I too am a member of the 7 year old girl drama club!!! Mine turned 7 in August and I know what you mean. Now, thankfully, it isn't hard to fix. We still deal with drama, but at a very small scale now and when it's worse, we implement the following things.

In the beginning, when she showed me disrespect or exploded over something, I explained to her that I just didn't understand where her bad behavior was coming from, especially since she was such a good girl. So, after thinking long and hard, I decided that she must not be getting enough sleep. This was followed by a "yes I am!". So I said, "well, it's the only reason that really makes sense to me, so I think it would be a good idea to switch your bedtime to 8:00 for awhile instead of 8:30 to see if it helps. After a few days of you being rested up and not having problems with bad behaviors, then we'll go back to your normal bedtime" So, that first time, I think she had her 8:00 bedtime for 5 days if I remember right. On the last day, it had been 2 days of no drama, so I brought up to her that I thought she maybe was rested enough to go to bed at 8:30 again, but if she chose bad behavior the next day, we'd go back to the 8:00 bedtime again. She really hated this, which is why it works!!! Now, if you don't have a bedtime implemented at your house, what a great time to start doing so! The next time she's crappy, tell her you think she needs to be on a schedule from now on (which is absolutely necessary for all kids in my opinion anyway), and tell her you'll start out with 8:00, but if her attitude is good for a couple of days, you may consider making it later.

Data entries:
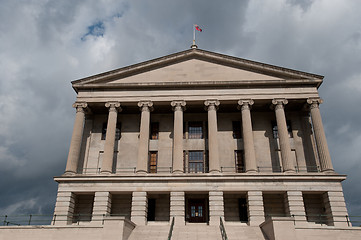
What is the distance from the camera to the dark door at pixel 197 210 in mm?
30891

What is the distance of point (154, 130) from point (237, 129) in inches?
370

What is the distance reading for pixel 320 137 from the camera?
3088 centimetres

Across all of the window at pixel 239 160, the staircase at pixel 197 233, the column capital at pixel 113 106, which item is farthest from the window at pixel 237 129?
the column capital at pixel 113 106

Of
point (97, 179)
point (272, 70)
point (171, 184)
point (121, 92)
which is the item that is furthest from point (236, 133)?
point (97, 179)

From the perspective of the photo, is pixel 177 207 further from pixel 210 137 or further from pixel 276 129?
pixel 276 129

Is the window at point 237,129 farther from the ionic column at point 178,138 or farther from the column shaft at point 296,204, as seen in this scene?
the column shaft at point 296,204

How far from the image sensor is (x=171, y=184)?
96.5 feet

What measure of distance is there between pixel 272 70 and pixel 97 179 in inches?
833


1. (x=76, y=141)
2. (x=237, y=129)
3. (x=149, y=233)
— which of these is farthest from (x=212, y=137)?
(x=76, y=141)

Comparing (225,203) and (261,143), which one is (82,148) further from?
(261,143)

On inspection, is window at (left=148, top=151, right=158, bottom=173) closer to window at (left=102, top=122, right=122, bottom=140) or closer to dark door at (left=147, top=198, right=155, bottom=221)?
dark door at (left=147, top=198, right=155, bottom=221)

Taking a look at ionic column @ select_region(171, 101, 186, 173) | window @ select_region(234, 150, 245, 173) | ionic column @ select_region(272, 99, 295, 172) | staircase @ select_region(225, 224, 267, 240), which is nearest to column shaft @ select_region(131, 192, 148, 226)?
ionic column @ select_region(171, 101, 186, 173)

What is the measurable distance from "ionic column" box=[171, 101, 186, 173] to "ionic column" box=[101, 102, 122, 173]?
6220 mm

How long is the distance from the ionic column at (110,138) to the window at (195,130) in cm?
810
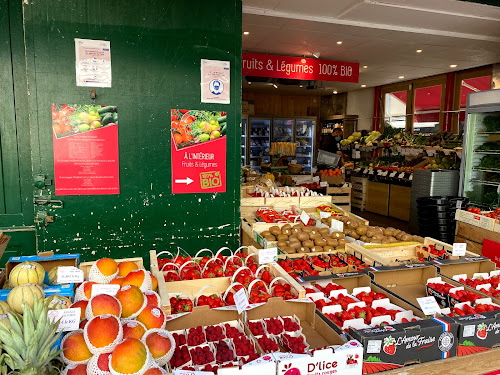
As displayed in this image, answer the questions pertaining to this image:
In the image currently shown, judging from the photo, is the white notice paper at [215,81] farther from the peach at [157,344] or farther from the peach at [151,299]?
the peach at [157,344]

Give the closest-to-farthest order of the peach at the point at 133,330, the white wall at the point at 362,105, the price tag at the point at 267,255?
the peach at the point at 133,330, the price tag at the point at 267,255, the white wall at the point at 362,105

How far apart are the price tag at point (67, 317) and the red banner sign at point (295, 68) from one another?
211 inches

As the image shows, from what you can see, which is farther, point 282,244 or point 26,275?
point 282,244

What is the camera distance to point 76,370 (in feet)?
4.67

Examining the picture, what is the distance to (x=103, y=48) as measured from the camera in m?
3.24

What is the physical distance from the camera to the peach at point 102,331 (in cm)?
142

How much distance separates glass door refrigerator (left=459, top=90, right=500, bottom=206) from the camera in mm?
6012

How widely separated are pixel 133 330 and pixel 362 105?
12189mm

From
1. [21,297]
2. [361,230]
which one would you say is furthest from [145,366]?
[361,230]

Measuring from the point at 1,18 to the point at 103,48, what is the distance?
3.02ft

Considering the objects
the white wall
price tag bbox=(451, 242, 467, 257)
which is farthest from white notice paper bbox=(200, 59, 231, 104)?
the white wall

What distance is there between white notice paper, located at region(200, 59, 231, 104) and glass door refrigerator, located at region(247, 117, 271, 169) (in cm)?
878

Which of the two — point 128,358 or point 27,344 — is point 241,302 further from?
point 27,344

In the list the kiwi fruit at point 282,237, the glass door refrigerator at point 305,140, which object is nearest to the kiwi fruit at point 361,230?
the kiwi fruit at point 282,237
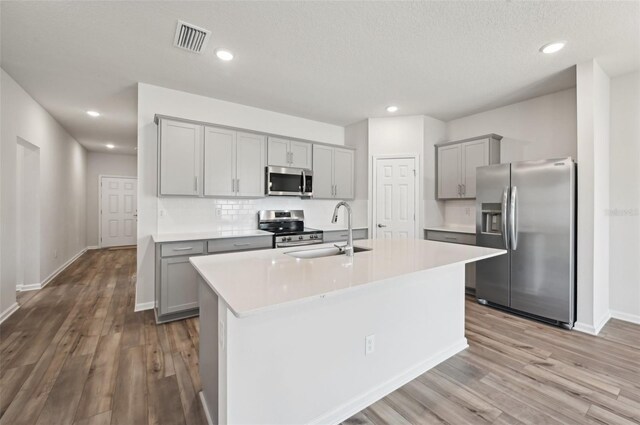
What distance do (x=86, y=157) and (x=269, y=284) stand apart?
28.5 feet

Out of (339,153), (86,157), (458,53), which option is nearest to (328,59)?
(458,53)

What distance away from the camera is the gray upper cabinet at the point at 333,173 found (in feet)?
14.8

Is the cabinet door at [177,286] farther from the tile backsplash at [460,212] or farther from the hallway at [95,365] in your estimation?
the tile backsplash at [460,212]

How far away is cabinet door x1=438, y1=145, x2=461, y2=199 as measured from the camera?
4.36m

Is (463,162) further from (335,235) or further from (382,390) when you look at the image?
(382,390)

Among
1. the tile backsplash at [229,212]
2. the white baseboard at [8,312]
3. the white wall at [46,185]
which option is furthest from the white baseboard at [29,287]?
the tile backsplash at [229,212]

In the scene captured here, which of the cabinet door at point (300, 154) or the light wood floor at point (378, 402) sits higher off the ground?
the cabinet door at point (300, 154)

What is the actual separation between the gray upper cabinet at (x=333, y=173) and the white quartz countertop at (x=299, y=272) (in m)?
2.26

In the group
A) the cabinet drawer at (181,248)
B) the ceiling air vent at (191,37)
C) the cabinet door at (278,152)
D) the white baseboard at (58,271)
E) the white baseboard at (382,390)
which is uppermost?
the ceiling air vent at (191,37)

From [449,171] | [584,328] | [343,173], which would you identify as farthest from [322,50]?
[584,328]

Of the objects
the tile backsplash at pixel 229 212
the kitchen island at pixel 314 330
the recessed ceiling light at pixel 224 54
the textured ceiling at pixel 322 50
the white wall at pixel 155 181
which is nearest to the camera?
the kitchen island at pixel 314 330

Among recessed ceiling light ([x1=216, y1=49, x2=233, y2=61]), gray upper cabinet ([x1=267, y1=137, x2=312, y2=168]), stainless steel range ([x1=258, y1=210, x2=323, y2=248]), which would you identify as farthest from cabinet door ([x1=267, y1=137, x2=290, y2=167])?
recessed ceiling light ([x1=216, y1=49, x2=233, y2=61])

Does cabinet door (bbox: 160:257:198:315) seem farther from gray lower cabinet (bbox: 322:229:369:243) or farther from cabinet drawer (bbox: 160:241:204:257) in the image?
gray lower cabinet (bbox: 322:229:369:243)

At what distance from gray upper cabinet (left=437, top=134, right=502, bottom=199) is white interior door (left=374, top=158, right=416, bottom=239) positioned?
500 millimetres
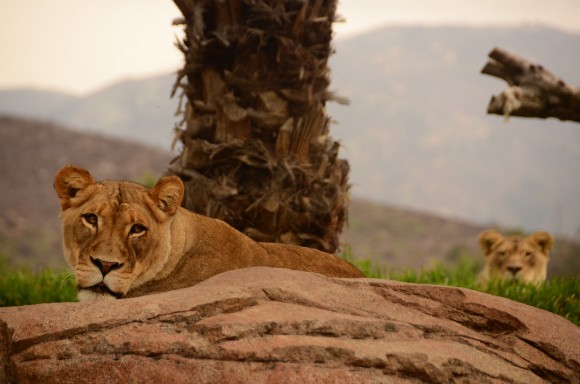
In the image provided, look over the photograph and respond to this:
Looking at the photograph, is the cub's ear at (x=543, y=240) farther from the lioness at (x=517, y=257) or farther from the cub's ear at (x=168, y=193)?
the cub's ear at (x=168, y=193)

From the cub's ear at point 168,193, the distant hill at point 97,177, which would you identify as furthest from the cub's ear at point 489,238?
the distant hill at point 97,177

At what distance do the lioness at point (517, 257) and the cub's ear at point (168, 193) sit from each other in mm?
5274

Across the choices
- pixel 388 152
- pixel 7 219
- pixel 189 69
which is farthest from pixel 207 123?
pixel 388 152

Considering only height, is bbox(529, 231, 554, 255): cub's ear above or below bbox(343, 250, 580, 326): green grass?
above

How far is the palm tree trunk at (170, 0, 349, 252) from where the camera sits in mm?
6238

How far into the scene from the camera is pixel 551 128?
342 ft

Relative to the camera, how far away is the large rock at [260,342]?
339cm

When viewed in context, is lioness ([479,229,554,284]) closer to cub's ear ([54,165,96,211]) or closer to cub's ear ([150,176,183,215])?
cub's ear ([150,176,183,215])

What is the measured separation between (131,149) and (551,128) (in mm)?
87813

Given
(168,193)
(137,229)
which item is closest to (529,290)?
(168,193)

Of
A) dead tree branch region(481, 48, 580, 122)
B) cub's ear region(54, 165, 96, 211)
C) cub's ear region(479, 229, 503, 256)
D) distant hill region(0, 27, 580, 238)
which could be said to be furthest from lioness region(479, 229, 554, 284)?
distant hill region(0, 27, 580, 238)

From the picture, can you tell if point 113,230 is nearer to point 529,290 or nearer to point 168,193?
point 168,193

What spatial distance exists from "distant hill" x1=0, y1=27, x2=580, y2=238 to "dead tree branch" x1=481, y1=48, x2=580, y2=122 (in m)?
65.9

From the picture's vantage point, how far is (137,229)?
4.06 m
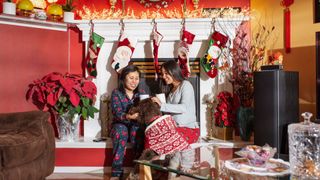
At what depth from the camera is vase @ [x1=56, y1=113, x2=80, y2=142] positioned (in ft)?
12.0

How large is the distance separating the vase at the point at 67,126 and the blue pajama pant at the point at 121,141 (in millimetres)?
472

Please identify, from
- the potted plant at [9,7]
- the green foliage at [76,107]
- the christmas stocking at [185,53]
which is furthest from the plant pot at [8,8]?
the christmas stocking at [185,53]

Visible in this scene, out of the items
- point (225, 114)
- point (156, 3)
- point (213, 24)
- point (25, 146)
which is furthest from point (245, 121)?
point (25, 146)

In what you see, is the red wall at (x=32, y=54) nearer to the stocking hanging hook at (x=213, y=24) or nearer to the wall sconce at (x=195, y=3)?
the wall sconce at (x=195, y=3)

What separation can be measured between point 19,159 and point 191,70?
1947 mm

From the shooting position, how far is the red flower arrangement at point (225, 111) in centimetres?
362

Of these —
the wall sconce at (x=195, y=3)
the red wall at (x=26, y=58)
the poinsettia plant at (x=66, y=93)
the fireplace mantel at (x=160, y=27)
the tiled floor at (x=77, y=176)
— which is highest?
the wall sconce at (x=195, y=3)

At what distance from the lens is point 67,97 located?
357 cm

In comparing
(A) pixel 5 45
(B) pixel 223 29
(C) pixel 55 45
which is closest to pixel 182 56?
(B) pixel 223 29

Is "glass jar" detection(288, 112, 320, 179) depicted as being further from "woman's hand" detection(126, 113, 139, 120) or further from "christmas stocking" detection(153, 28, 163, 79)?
"christmas stocking" detection(153, 28, 163, 79)

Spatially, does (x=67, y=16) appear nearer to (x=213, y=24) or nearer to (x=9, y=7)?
(x=9, y=7)

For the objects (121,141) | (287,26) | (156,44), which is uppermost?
(287,26)

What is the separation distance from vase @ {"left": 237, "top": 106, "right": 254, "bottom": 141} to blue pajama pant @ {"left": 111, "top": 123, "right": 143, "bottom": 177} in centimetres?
95

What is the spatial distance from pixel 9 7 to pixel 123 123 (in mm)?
1560
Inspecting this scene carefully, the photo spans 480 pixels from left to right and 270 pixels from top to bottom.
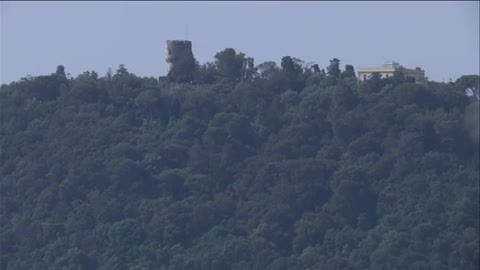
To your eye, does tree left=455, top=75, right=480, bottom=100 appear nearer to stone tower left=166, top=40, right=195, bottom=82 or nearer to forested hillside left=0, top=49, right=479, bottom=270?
forested hillside left=0, top=49, right=479, bottom=270

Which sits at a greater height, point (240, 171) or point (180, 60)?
point (180, 60)

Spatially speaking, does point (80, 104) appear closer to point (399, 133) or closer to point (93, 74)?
point (93, 74)

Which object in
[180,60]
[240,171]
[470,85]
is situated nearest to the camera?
[240,171]

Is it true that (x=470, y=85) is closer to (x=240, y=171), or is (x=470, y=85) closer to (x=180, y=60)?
(x=240, y=171)

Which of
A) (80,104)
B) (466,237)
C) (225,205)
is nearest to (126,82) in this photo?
(80,104)

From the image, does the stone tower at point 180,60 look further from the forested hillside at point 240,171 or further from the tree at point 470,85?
the tree at point 470,85

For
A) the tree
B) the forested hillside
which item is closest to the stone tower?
the forested hillside

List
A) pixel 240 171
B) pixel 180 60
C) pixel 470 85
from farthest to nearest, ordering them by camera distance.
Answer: pixel 180 60 < pixel 470 85 < pixel 240 171
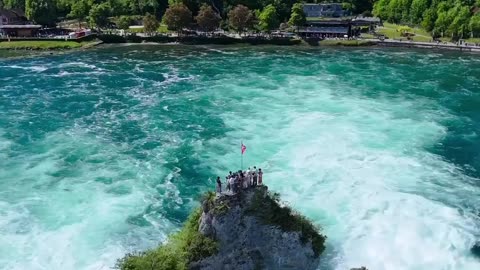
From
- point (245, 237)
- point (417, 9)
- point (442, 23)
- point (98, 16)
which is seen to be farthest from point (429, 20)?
point (245, 237)

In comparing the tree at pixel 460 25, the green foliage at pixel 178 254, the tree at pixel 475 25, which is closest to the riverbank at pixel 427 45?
the tree at pixel 460 25

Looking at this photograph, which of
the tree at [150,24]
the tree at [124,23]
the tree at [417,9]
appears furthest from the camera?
the tree at [124,23]

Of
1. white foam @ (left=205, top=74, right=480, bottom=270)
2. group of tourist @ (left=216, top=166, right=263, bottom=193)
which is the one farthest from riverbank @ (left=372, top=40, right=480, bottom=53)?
group of tourist @ (left=216, top=166, right=263, bottom=193)

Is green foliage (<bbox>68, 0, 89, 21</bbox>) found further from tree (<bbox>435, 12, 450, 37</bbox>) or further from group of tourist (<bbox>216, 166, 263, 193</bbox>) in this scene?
group of tourist (<bbox>216, 166, 263, 193</bbox>)

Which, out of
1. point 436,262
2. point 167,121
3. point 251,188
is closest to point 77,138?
point 167,121

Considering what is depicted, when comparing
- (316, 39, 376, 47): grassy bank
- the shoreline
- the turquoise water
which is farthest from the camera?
(316, 39, 376, 47): grassy bank

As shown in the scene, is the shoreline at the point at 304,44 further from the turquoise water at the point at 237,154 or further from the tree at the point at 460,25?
the turquoise water at the point at 237,154
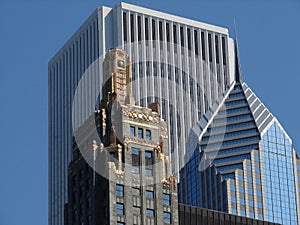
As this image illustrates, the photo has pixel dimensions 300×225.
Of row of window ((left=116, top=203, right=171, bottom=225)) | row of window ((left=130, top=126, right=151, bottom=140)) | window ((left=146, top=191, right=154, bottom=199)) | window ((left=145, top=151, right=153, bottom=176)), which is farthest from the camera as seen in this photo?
row of window ((left=130, top=126, right=151, bottom=140))

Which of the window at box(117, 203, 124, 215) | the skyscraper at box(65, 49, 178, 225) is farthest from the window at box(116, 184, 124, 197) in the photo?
the window at box(117, 203, 124, 215)

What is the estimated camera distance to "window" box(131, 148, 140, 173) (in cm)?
18269

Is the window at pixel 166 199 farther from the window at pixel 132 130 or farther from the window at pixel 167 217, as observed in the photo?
the window at pixel 132 130

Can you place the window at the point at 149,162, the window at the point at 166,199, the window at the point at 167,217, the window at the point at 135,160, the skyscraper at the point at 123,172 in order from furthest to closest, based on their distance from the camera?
the window at the point at 149,162 < the window at the point at 166,199 < the window at the point at 135,160 < the window at the point at 167,217 < the skyscraper at the point at 123,172

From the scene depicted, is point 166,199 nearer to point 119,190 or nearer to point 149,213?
point 149,213

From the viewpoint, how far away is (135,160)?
183875 millimetres

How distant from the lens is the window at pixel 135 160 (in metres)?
183

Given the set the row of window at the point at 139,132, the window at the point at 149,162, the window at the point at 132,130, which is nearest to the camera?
the window at the point at 149,162

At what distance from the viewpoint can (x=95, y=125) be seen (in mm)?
189625

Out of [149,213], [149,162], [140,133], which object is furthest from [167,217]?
[140,133]

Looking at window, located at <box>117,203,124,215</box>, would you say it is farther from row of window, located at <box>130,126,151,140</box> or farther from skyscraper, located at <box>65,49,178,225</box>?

• WORK TO COMPLETE:
Please copy the parent's post from "I too am a member" to "the following things.", replacing "August" with "September". The data entries are material separate from the parent's post.

• TASK ANSWER:
I too am a member of the 7 year old girl drama club!!! Mine turned 7 in September and I know what you mean. Now, thankfully, it isn't hard to fix. We still deal with drama, but at a very small scale now and when it's worse, we implement the following things.